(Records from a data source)

########

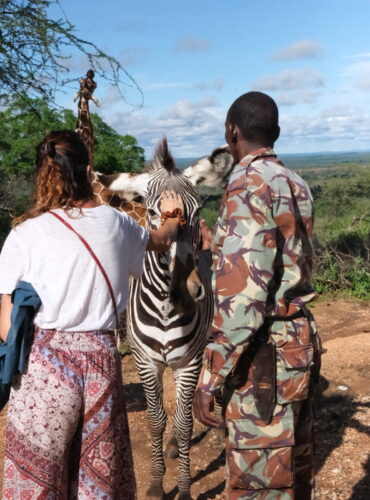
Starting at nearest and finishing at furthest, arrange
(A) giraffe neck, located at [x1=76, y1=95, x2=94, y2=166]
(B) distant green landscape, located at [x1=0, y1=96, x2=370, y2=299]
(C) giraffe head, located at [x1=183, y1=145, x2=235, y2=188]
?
(C) giraffe head, located at [x1=183, y1=145, x2=235, y2=188] < (A) giraffe neck, located at [x1=76, y1=95, x2=94, y2=166] < (B) distant green landscape, located at [x1=0, y1=96, x2=370, y2=299]

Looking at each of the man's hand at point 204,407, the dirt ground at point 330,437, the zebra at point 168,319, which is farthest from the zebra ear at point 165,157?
the dirt ground at point 330,437

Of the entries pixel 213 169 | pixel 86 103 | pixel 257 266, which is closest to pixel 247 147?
pixel 257 266

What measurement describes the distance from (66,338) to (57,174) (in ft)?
2.06

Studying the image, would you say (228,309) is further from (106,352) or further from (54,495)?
(54,495)

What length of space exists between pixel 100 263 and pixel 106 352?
35 centimetres

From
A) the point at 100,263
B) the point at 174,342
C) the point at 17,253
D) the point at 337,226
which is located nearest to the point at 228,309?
the point at 100,263

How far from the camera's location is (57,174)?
7.04 feet

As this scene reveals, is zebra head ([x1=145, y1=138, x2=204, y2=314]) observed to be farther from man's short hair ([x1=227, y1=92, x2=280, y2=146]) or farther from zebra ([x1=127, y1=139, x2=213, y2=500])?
man's short hair ([x1=227, y1=92, x2=280, y2=146])

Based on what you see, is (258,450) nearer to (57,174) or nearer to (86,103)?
(57,174)

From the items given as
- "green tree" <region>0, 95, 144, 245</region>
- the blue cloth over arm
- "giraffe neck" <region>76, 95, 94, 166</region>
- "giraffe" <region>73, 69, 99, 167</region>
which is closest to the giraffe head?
the blue cloth over arm

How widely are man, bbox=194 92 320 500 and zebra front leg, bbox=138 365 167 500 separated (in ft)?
5.39

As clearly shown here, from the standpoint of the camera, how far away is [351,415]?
4629mm

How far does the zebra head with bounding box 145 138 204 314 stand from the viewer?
3.25 metres

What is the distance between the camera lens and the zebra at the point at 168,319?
3348mm
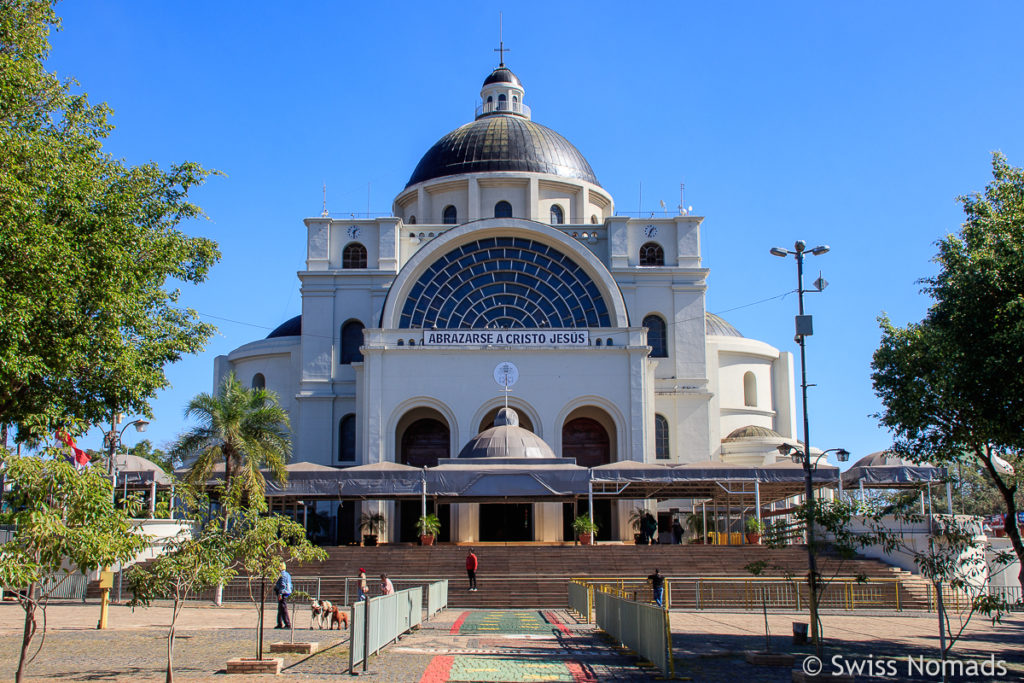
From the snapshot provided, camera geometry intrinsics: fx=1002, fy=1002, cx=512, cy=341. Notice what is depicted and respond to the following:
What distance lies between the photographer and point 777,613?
24.8 m

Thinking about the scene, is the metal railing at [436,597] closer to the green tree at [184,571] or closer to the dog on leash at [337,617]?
the dog on leash at [337,617]

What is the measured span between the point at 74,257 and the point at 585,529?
2185 centimetres

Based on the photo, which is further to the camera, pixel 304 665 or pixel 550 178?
pixel 550 178

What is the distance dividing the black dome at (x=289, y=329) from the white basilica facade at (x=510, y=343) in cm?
17

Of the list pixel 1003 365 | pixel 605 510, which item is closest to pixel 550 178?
pixel 605 510

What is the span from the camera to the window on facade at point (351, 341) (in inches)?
1784

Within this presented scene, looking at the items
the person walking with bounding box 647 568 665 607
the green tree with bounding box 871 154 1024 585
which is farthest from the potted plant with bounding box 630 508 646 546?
the green tree with bounding box 871 154 1024 585

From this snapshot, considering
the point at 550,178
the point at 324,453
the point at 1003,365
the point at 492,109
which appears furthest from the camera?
the point at 492,109

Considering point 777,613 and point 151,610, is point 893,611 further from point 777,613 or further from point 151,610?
point 151,610

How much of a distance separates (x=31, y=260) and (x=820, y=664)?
12.9m

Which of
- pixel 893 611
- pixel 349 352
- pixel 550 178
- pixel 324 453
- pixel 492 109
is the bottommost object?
pixel 893 611

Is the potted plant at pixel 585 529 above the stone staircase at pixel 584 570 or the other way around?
above

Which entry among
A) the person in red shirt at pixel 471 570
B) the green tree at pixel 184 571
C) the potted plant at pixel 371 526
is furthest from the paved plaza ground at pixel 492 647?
the potted plant at pixel 371 526

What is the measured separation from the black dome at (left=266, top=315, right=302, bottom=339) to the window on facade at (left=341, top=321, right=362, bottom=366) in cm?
468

########

Reproduce all of the records above word for word, omitting the pictures.

Written answer:
Starting at nearest and finishing at furthest, arrange
(A) giraffe neck, located at [x1=76, y1=95, x2=94, y2=166]
(B) distant green landscape, located at [x1=0, y1=96, x2=370, y2=299]
(C) giraffe head, located at [x1=183, y1=145, x2=235, y2=188]
?
(C) giraffe head, located at [x1=183, y1=145, x2=235, y2=188] < (A) giraffe neck, located at [x1=76, y1=95, x2=94, y2=166] < (B) distant green landscape, located at [x1=0, y1=96, x2=370, y2=299]

Looking at each of the man's hand at point 204,407, the dirt ground at point 330,437, the zebra at point 168,319, which is farthest from the zebra ear at point 165,157?
the dirt ground at point 330,437

Of the entries pixel 213 169 | pixel 86 103 | pixel 257 266, which is closest to pixel 247 147?
pixel 257 266

What measurement describes the distance from (66,338) to (57,174) (in ft)?
2.06

Studying the image, would you say (228,309) is further from (106,352) or further from (54,495)?
(54,495)

What length of space exists between pixel 100 263 and pixel 106 352?
35 centimetres

From
A) the point at 100,263
B) the point at 174,342
C) the point at 17,253
D) the point at 337,226
which is located nearest to the point at 228,309?
the point at 100,263

How far from the camera's location is (57,174)?
7.04 feet

As this scene reveals, is zebra head ([x1=145, y1=138, x2=204, y2=314]) observed to be farther from man's short hair ([x1=227, y1=92, x2=280, y2=146]) or farther from zebra ([x1=127, y1=139, x2=213, y2=500])?
man's short hair ([x1=227, y1=92, x2=280, y2=146])

Based on what you see, is (258,450) nearer to (57,174) or nearer to (86,103)?
(57,174)

From the items given as
- "green tree" <region>0, 95, 144, 245</region>
- the blue cloth over arm
- "giraffe neck" <region>76, 95, 94, 166</region>
- "giraffe" <region>73, 69, 99, 167</region>
which is closest to the giraffe head?
the blue cloth over arm

How widely are man, bbox=194 92 320 500 and zebra front leg, bbox=138 365 167 500 separated (in ft)?
5.39

As clearly shown here, from the standpoint of the camera, how far away is [351,415]?
4629mm

How far does the zebra head with bounding box 145 138 204 314 stand from the viewer?
3.25 metres

What is the distance between the camera lens and the zebra at the point at 168,319?
3348mm
From the snapshot provided, camera geometry intrinsics: fx=1002, fy=1002, cx=512, cy=341. Notice what is depicted and respond to the following:
What distance lies between the photographer and point 777,613?
24.8 m

Thinking about the scene, is the metal railing at [436,597] closer to the green tree at [184,571] or closer to the dog on leash at [337,617]?
the dog on leash at [337,617]

What is the measured span between the point at 74,257 and the point at 585,529?
2185 centimetres

Based on the photo, which is further to the camera, pixel 304 665 or pixel 550 178?
pixel 550 178

What is the distance dividing the black dome at (x=289, y=329) from the white basilica facade at (x=510, y=343) in cm?
17

Of the list pixel 1003 365 | pixel 605 510, which item is closest to pixel 550 178?
pixel 605 510

What is the span from the camera to the window on facade at point (351, 341) (in inches)?
1784

Within this presented scene, looking at the items
the person walking with bounding box 647 568 665 607
the green tree with bounding box 871 154 1024 585
which is farthest from the potted plant with bounding box 630 508 646 546?
the green tree with bounding box 871 154 1024 585

From this snapshot, considering
the point at 550,178
the point at 324,453
the point at 1003,365
the point at 492,109
which appears furthest from the camera?
the point at 492,109

Considering point 777,613 and point 151,610, is point 893,611 further from point 777,613 or further from point 151,610?
point 151,610

How much of a distance separates (x=31, y=260) and (x=820, y=664)?
12.9m

Which of
- pixel 893 611
- pixel 349 352
- pixel 550 178
- pixel 324 453
- pixel 492 109
is the bottommost object?
pixel 893 611

Is the potted plant at pixel 585 529 above the stone staircase at pixel 584 570 or the other way around?
above

Which entry among
A) the person in red shirt at pixel 471 570
B) the green tree at pixel 184 571
C) the potted plant at pixel 371 526
is furthest from the paved plaza ground at pixel 492 647?
the potted plant at pixel 371 526

What is the measured separation from the black dome at (left=266, top=315, right=302, bottom=339) to the window on facade at (left=341, top=321, right=362, bottom=366) in cm?
468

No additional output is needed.